Excerpt provided
========================

Last time, we took a deep look at tactics that a person might use when handling a personal crisis. Things like a death in the family, a car breakdown, a job loss, or a personal illness can have a real impact on a person’s finances, so we looked at how a person on the road to financial independence – particularly people on the beginning stages of that path – can handle a life crisis.

Today, we’re looking at something completely different, a topic that isn’t often handled by “financial turnaround” guides, but a topic that I consider absolutely vital.

It’s the long valley.

The long valley is merely a term I use to describe that long period between the end of the “honeymoon” phase and actually approaching your final goal.

During that initial “honeymoon” phase, the changes you’re making in your life to achieve that goal seem exciting. You’re engaged with the life transformation that’s happening. You’re reveling in every small success. In short, you feel like someone newly married on their “honeymoon” – joyful and happy with this new chapter in your life.

During the final approach, you’re full of a lot of anticipation. That big goal you’ve been working for is now in reach and you can almost taste it. You’ll often start cranking up your efforts to get over that final hurdle just a bit faster. If you’ve ever seen someone start to raise their pace near the end of a marathon, you know what this is all about.

But what about that leg in the middle? You don’t have that “honeymoon” vibe, nor are you close to your goal. Instead, you’re in the “long valley,” where the freshness of the start is well behind you but the big goal is still far off on the horizon.

Most grand goals fall apart in the long valley. They start off like a house on fire, but when that newness of the change wears off, you’re left with a long and unexciting path, a path that’s often not the easiest path. There’s a lot of work ahead, a lot of tough choices to be made, and with a very long path trailing off into the future, it can feel really disheartening.

This happens all the time with financial turnarounds. People are thrilled at first with the initial impact of all of the changes they’re making. Often, they were in the midst of a real financial struggle and those initial changes gave them some much-needed breathing room. The immediate stress in their life took a nosedive.

Then, over time, the newness wears off. They start to miss some of their old “treats” and old routines. They feel disheartened by the distance between where they’re at now and where they want to be.

========================

Provided data
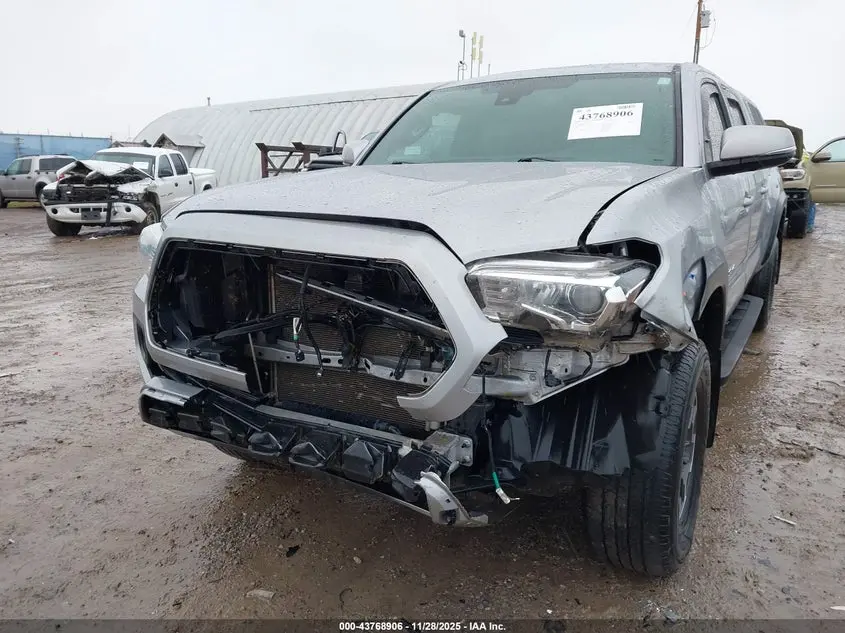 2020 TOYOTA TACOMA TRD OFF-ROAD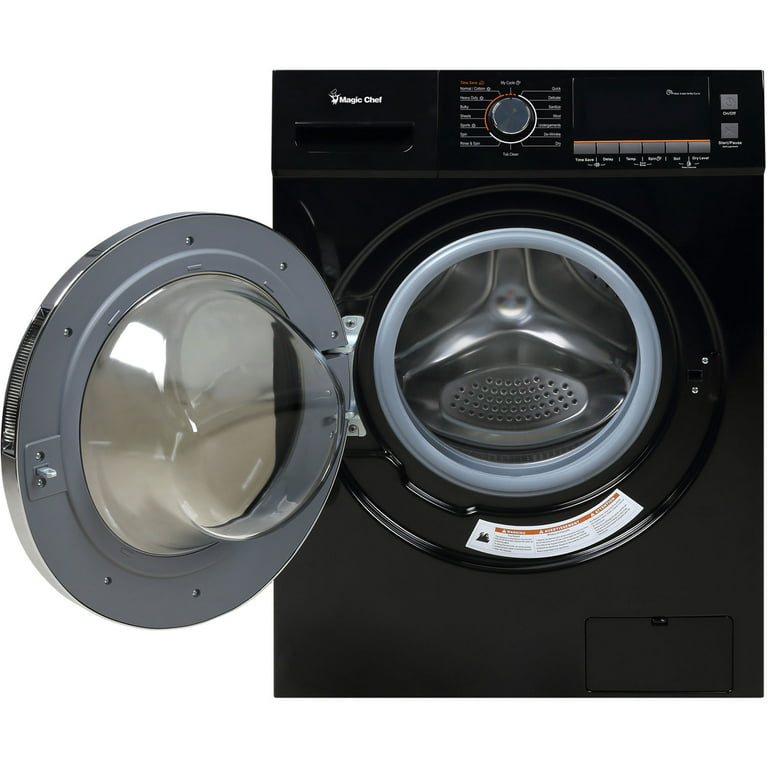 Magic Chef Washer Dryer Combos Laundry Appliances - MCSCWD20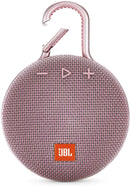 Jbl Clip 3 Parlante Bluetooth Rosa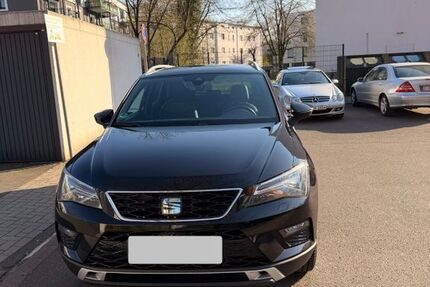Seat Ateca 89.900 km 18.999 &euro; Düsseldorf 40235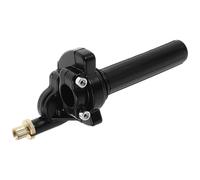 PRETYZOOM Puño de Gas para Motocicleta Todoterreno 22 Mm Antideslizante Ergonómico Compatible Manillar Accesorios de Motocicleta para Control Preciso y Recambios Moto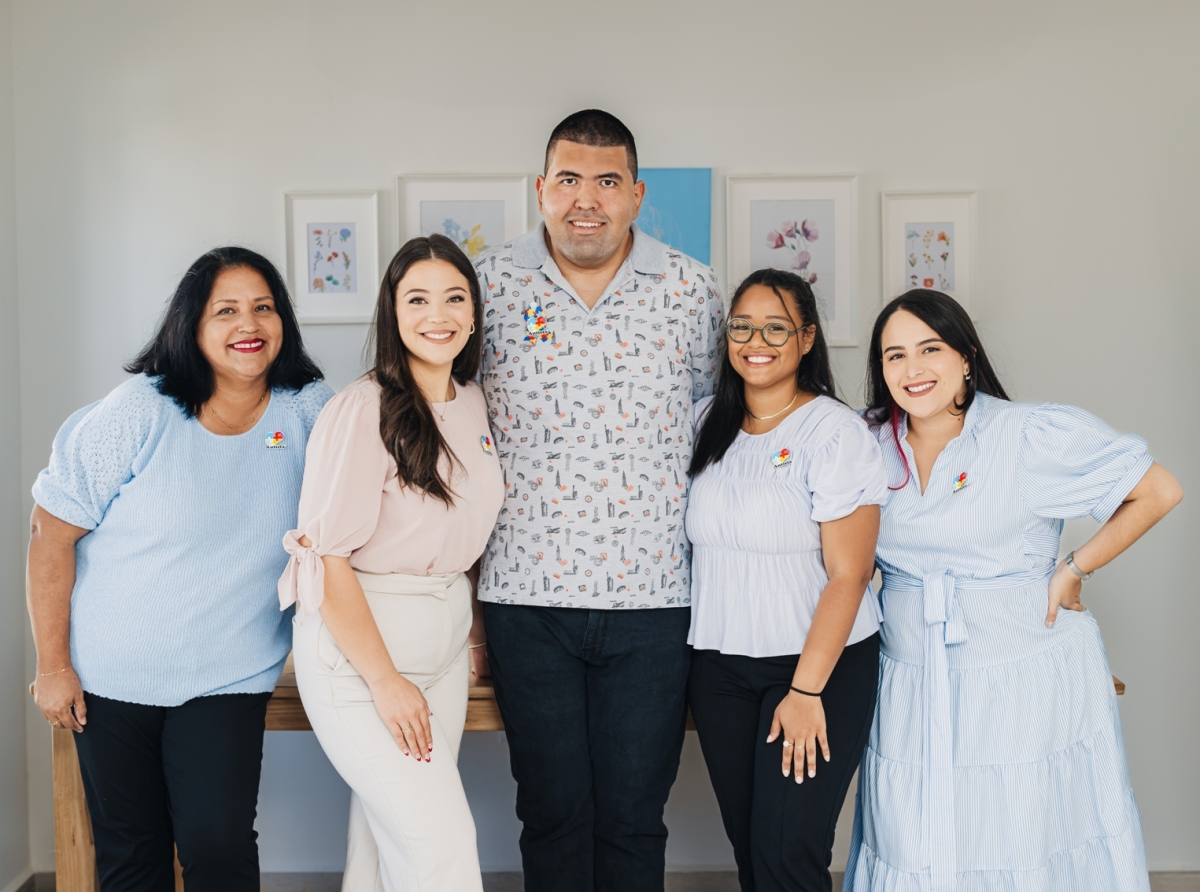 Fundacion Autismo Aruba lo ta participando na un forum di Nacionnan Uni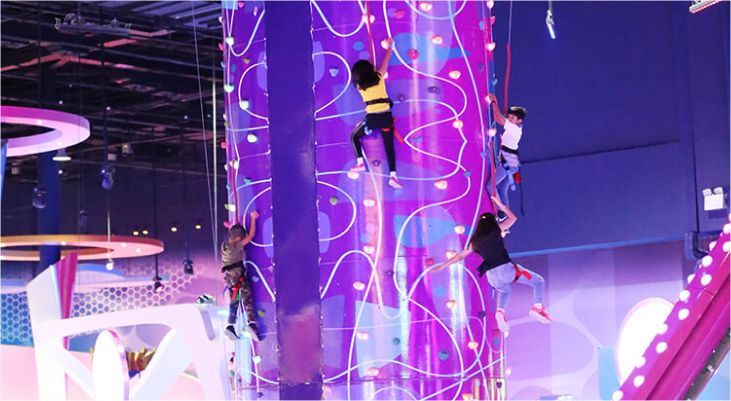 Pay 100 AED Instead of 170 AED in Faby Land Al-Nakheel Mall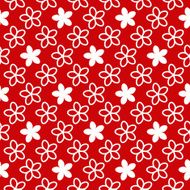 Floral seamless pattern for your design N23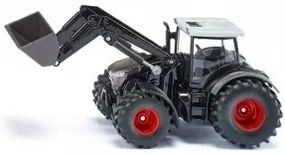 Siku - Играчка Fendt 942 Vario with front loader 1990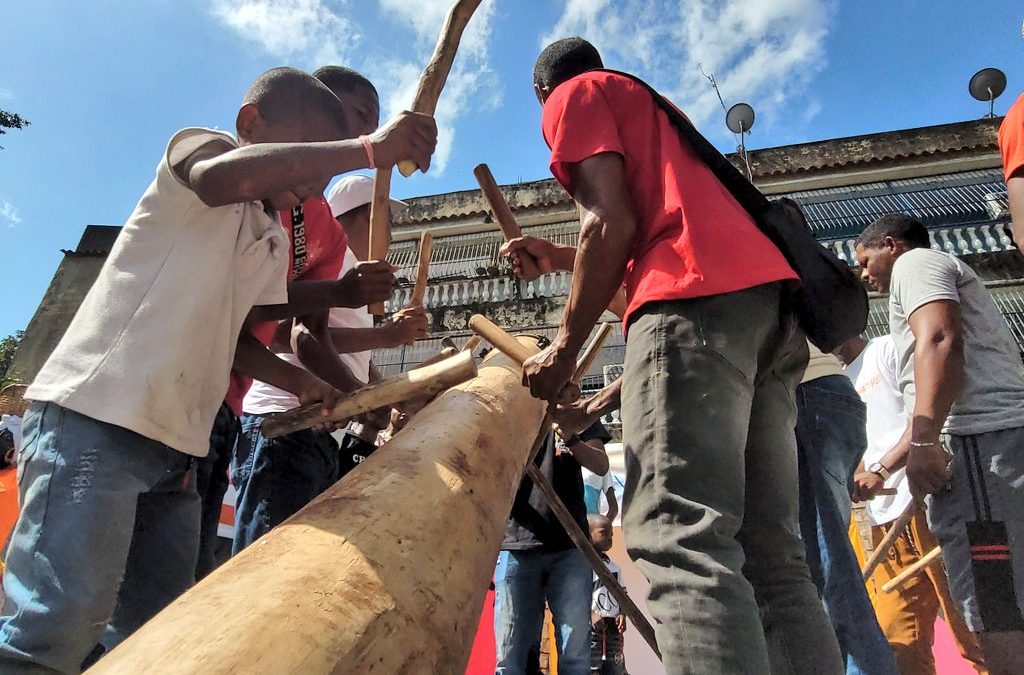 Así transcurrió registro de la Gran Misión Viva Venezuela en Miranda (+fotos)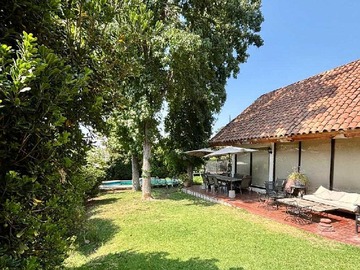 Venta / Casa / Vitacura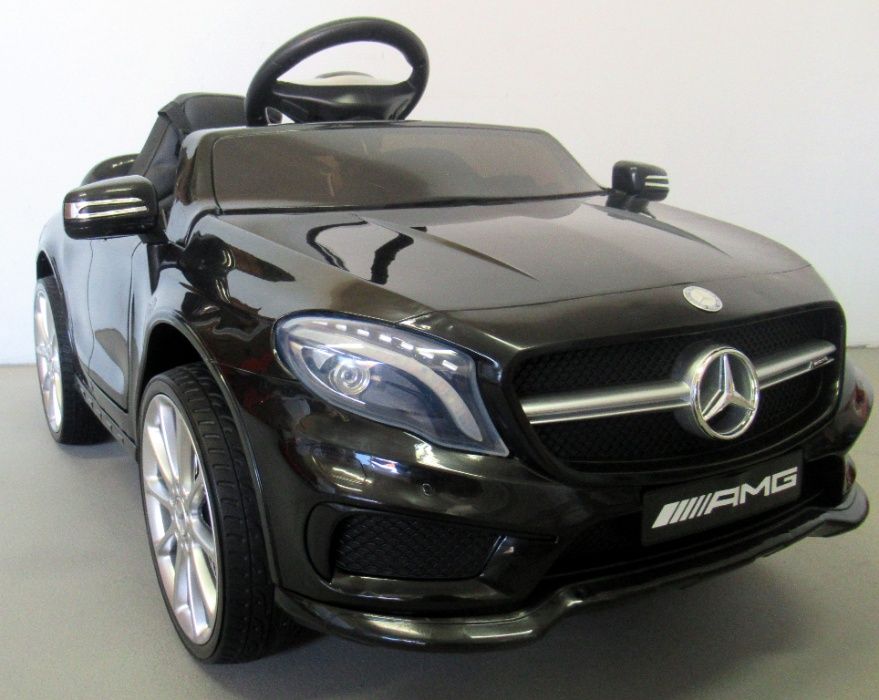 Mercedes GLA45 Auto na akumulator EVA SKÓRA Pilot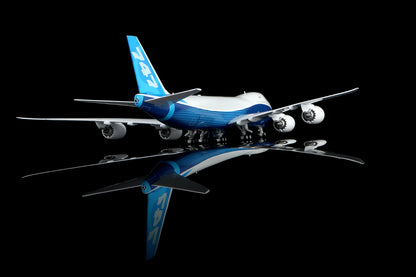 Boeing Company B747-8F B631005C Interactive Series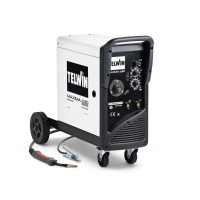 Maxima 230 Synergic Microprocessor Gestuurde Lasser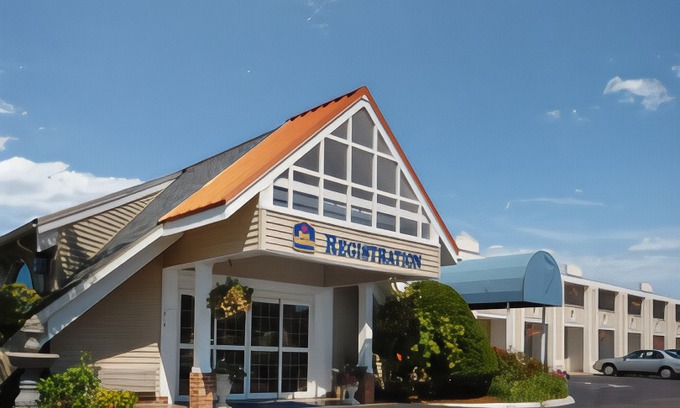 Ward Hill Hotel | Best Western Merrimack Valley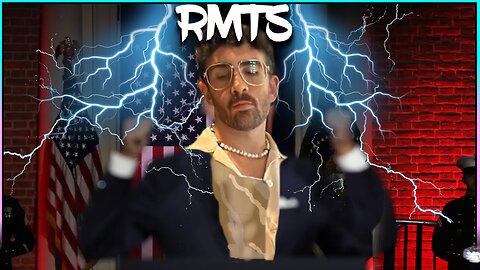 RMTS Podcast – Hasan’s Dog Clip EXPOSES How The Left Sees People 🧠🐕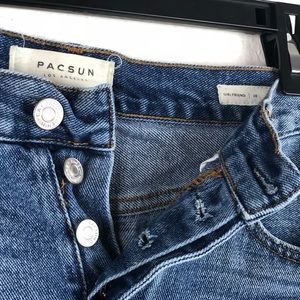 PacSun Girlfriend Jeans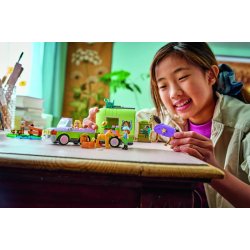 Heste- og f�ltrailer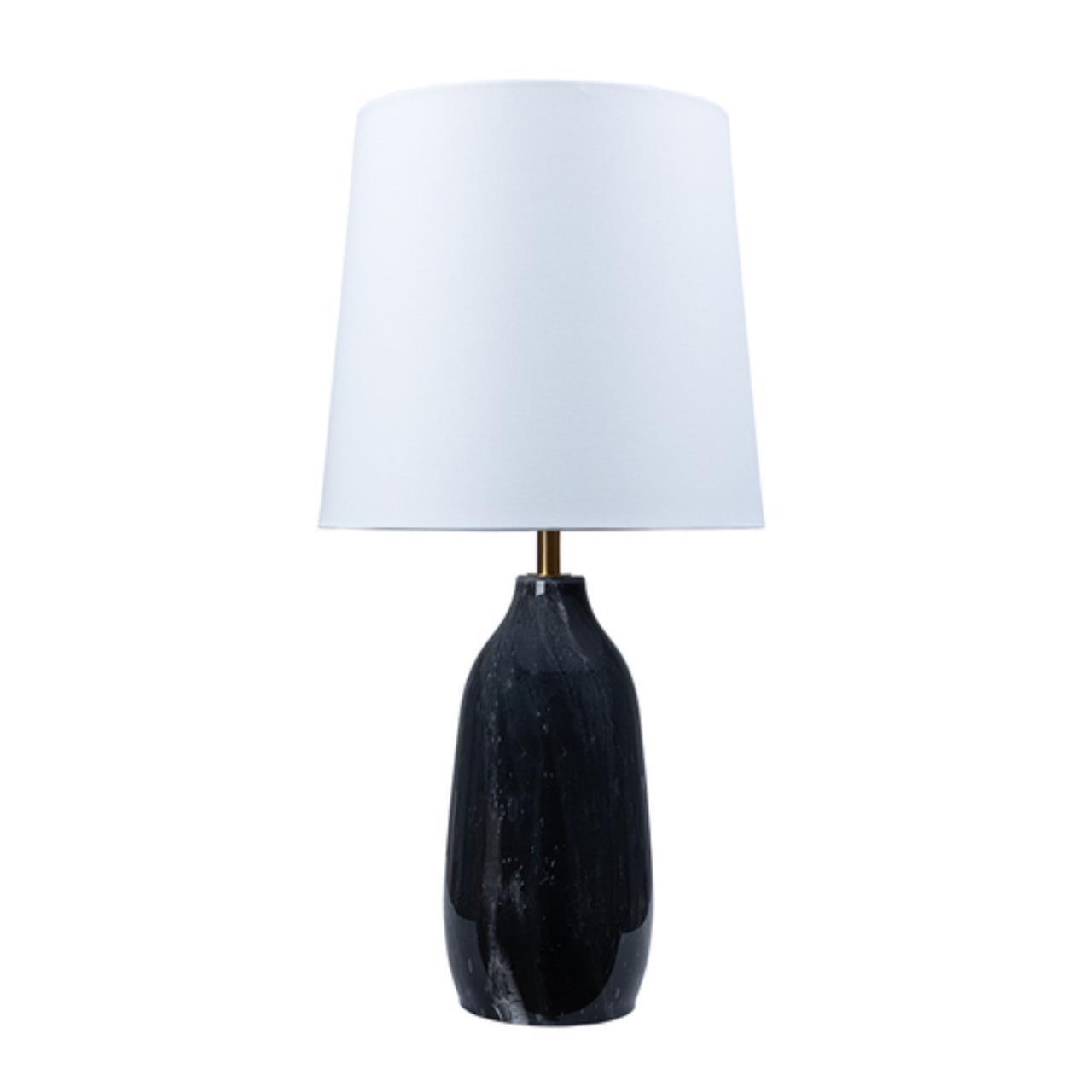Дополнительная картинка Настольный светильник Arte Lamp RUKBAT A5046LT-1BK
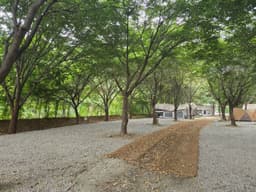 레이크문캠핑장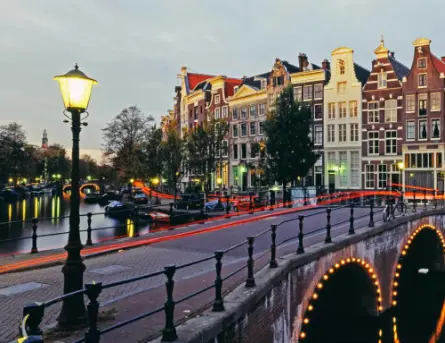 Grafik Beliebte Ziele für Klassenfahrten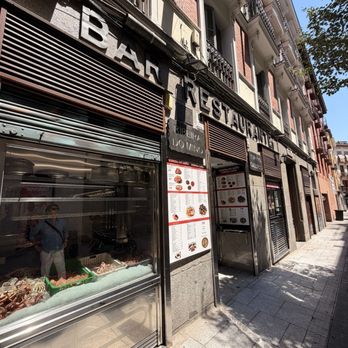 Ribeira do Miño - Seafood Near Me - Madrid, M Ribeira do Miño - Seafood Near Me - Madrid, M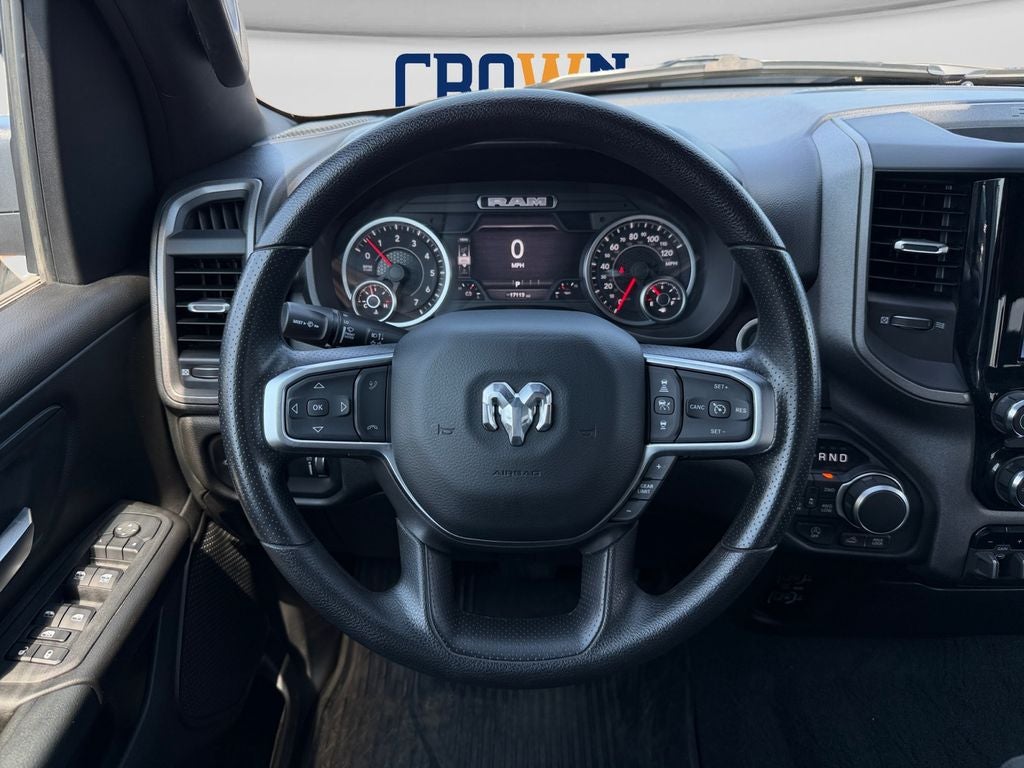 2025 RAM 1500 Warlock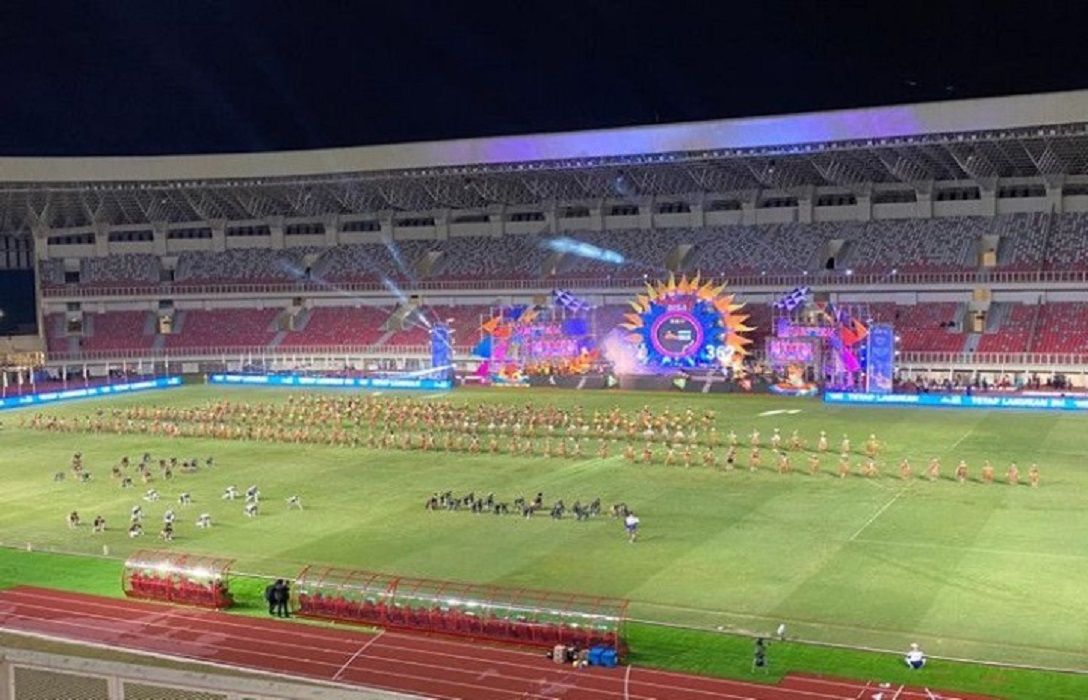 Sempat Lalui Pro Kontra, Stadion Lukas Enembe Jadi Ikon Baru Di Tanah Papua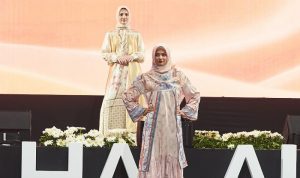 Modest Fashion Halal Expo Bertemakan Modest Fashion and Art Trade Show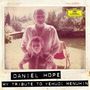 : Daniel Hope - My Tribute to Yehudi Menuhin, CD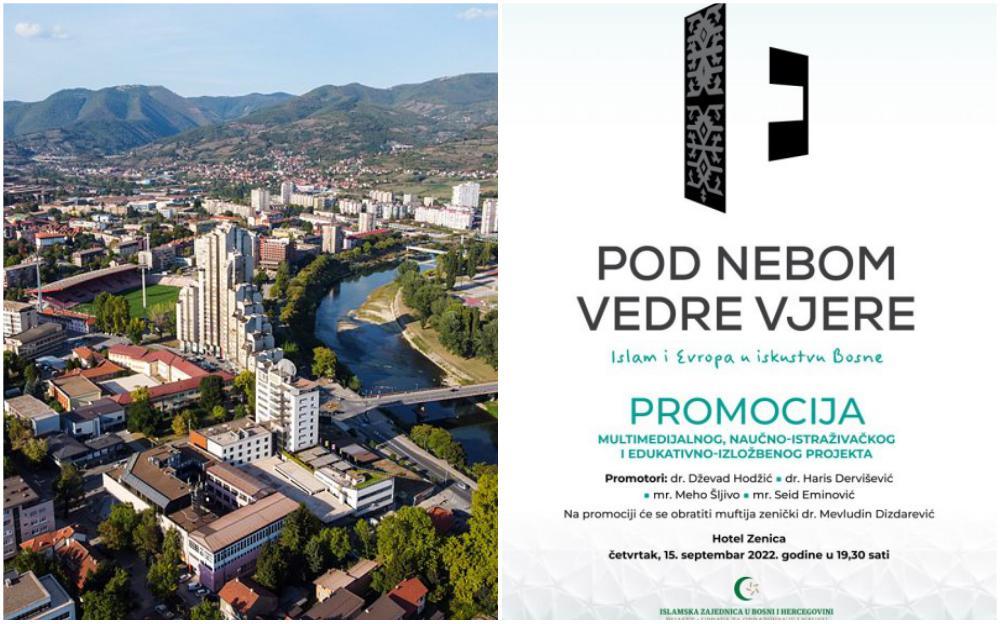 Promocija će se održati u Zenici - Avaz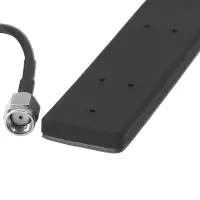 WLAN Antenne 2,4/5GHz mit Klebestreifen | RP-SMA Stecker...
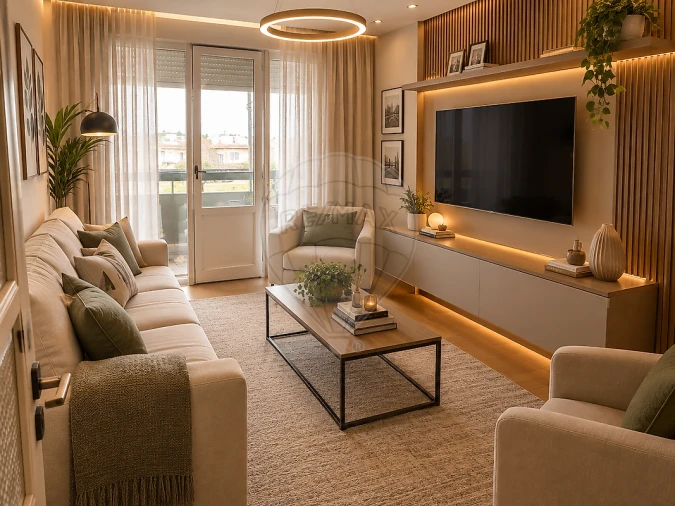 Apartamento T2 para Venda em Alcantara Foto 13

========================

What the exercise asks
Please list the personal crises that the text on the long valley gives as having a real impact on a person's finances.

Response below
- A death in the family
- A car breakdown
- A job loss
- A personal illness